First, thank you for specifying that this is homework. We are limited in how much help we can give for homework, but this is for your benefit. I have know people to fail due to tutors calling direct help from these sites 'plagiarism'. Also, our approach is better for your education if you let us know :)
So: two issues. The second is easy once you have dealt with the first: The table has duplicates.
Duplicates are going to make your counts inaccurate. Any aggregate you attempt to use will be wrong. What you need is a clean table to group.
You need to create this 'clean' table in a query and then run the count query. Here you have several options:
Common Table Expressions:
My personal fav. They can be tricky to get your head around but are really efficient!

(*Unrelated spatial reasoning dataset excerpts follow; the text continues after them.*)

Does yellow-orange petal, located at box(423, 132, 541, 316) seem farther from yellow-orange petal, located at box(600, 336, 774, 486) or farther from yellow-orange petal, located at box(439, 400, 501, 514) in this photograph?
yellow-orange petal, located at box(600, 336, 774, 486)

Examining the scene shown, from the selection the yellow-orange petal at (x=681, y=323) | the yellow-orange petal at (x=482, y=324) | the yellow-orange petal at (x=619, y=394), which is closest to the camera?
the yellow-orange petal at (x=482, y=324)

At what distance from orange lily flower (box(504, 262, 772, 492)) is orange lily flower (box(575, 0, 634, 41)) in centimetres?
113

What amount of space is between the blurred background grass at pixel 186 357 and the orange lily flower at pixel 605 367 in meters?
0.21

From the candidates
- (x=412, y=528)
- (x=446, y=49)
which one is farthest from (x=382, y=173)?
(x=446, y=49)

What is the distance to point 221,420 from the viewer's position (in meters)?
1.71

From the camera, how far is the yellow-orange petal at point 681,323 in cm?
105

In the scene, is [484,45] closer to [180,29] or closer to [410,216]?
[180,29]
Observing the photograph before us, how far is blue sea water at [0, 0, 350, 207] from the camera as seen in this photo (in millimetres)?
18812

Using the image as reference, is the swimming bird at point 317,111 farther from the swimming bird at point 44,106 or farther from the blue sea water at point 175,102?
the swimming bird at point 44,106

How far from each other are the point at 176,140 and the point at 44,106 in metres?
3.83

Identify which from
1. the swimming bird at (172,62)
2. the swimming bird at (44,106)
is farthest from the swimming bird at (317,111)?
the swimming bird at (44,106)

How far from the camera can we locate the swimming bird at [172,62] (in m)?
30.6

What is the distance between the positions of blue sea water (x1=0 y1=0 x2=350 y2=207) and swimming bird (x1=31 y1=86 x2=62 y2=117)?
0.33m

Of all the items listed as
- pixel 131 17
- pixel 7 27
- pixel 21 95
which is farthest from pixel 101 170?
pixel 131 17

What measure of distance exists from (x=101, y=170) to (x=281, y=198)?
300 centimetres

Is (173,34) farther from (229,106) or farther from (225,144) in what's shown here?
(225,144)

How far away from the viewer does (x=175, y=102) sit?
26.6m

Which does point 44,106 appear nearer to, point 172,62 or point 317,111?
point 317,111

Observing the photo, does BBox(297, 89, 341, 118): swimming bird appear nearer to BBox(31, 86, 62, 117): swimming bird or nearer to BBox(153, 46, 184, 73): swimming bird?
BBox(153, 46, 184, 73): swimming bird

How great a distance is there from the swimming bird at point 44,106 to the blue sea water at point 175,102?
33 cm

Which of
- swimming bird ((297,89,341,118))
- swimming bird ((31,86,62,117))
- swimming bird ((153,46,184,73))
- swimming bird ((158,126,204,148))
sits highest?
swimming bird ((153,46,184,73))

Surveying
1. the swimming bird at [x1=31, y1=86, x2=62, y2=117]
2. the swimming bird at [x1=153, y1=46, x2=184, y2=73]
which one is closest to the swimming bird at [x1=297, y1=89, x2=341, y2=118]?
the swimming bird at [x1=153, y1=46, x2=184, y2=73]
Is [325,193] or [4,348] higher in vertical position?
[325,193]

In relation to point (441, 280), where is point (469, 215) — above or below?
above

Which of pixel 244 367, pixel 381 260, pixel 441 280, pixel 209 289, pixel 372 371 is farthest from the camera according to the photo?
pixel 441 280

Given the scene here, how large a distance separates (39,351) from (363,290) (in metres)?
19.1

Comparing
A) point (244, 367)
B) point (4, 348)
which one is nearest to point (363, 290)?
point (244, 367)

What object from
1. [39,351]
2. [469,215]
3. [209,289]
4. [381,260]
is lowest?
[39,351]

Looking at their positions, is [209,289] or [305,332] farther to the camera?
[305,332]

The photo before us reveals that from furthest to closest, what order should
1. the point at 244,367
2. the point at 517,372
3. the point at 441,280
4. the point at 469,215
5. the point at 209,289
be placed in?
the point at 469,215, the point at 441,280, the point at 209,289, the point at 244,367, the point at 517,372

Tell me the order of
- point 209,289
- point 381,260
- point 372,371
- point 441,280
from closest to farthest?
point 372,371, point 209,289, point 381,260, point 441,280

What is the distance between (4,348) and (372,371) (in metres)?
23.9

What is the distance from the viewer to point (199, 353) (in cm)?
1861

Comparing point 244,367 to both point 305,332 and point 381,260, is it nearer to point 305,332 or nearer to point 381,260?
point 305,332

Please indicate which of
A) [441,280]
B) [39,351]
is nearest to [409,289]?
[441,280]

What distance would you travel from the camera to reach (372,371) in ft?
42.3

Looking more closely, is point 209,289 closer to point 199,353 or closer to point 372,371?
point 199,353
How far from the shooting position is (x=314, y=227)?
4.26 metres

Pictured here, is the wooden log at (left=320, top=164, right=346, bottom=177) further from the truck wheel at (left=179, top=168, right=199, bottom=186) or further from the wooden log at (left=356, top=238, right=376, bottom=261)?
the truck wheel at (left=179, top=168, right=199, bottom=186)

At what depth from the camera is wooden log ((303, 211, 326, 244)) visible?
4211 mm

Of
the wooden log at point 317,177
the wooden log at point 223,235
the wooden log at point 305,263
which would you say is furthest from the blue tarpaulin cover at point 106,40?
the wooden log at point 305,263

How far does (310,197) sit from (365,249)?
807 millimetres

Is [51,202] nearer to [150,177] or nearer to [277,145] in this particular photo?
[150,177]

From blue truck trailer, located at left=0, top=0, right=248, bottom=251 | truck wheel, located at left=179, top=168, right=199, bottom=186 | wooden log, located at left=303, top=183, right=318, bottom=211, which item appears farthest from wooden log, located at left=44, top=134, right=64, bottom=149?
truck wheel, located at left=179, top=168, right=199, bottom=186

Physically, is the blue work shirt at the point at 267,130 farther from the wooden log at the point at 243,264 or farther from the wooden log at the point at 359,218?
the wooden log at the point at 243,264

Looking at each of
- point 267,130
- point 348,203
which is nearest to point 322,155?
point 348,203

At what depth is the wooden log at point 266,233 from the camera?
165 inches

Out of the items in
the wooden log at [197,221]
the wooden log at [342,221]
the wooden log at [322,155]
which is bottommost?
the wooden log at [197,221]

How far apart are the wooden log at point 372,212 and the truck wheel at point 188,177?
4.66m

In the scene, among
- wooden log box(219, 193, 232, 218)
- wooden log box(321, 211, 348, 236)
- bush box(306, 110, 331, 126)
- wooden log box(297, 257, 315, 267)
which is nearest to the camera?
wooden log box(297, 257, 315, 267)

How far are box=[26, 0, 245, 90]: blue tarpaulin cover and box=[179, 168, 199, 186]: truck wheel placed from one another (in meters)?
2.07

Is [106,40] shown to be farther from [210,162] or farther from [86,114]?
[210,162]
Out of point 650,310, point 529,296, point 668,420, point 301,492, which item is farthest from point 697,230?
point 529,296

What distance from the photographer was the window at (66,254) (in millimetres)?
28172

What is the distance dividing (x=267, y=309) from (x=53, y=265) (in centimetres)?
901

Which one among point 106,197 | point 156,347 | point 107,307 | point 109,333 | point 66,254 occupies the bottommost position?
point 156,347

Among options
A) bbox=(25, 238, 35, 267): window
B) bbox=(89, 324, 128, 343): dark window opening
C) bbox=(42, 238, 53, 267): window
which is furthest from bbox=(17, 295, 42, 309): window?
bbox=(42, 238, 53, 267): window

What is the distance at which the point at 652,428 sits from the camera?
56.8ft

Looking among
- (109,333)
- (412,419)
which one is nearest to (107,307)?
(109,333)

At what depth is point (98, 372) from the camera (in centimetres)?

There are plenty of resources on this subject. Here's an article to get you started:
Common Table Expressions(CTE) in SQL SERVER 2008[
^]
Inline table query:
This is probably the easiest to implement. It just means that you define your table as a select before you use it. It might look something like this:
select count(*), groupid
from
(select distinct id, groupid from mytable)
group by groupid
Finally, you can create a temporary table to store your distinct data before you select from it. There are several ways of defining temporary tables:
create table #table(id int, groupid int) will be created in the tempdb
delcare @table table (id int, groupid int) will be created in memory only
etc...
This technique is very heavy but is sometimes the easiest to understand.